Phlegethon tore down on the spy-boat, and then as we rounded the bend, I saw a sight I’ll never forget. A mile away, on the right-hand shore, was a
great clearing, with a big native village sprawling down to the shore, and behind it, on the fringe of the forest, a stockaded fort on a slight rise, with a green banner waving above its walls. There were twists of smoke, early cooking-fires, rising above the village, but down on the river-bank itself there was a great pall of sooty cloud rising from the glittering red war-prau which I recognised as one of those we had seen the previous evening; there was orange flame creeping up her steep side. Beyond her lay the two other praus, tied up to the bank and swinging gently in the current.

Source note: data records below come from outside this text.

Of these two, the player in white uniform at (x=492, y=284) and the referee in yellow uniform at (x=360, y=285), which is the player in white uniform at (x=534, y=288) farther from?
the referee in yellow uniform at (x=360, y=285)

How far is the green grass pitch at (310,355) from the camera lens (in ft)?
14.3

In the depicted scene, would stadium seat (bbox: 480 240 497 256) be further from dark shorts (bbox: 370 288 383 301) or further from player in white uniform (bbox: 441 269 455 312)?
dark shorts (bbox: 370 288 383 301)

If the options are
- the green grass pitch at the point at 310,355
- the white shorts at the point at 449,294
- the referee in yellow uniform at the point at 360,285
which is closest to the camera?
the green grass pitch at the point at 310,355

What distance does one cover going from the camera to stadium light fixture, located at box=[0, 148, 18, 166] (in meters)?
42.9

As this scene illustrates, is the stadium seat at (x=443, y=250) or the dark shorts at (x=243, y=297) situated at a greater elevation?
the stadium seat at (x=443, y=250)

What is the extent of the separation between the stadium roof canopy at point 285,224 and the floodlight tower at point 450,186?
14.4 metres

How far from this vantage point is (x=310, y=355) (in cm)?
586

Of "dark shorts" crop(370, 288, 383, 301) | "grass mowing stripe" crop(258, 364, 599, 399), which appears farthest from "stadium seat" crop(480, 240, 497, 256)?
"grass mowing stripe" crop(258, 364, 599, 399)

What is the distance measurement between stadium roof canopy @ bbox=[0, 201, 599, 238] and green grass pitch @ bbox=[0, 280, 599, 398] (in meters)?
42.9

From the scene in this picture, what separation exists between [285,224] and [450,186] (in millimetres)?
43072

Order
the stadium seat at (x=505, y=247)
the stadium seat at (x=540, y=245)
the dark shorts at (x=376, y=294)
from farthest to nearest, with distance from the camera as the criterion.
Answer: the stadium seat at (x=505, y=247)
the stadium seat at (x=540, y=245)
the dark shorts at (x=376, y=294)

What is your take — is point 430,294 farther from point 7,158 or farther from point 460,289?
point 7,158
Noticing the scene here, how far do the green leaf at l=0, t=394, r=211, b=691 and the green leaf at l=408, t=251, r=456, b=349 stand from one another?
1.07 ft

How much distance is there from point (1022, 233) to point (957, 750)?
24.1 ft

Keppel’s praus were standing in towards them, in line ahead, like ghost ships floating on the morning mist which swirled above the river’s surface. There was white smoke wreathing up from Keppel’s own prau, and now the prau behind rocked and shuddered as fire blinked on her main-deck, and the white trails of the Congreves went streaking out from her side; you could see the rockets weaving in the air before they smashed into the sides of the anchored vessels at point-blank range; orange balls of fire exploded into torrents of smoke, with debris, broken sweeps, and spars flying high into the air, and then across the water came the thunder of the explosions, seconds later.
There were human figures swarming like ants on the stricken pirate vessels, dropping into the river or scattering up the shore; another salvo of rockets streaked across the smoking water, and as the reek of the explosions cleared we could see that all three targets were burning fiercely, the nearest one, a flaming wreck, already sinking in the shallows. From each of Keppel’s craft a longboat was pulling off for the shore, and even without the glass I could make out the canvas shirts and straw hats of our salts. As the boats pulled past the blazing wrecks and touched shore, Keppel’s rockets began firing at higher elevation, towards the stockaded fort, but at that range the rockets weaved and trailed all over the place, most of them plunging down somewhere in the jungle beyond. Brooke handed me his glass.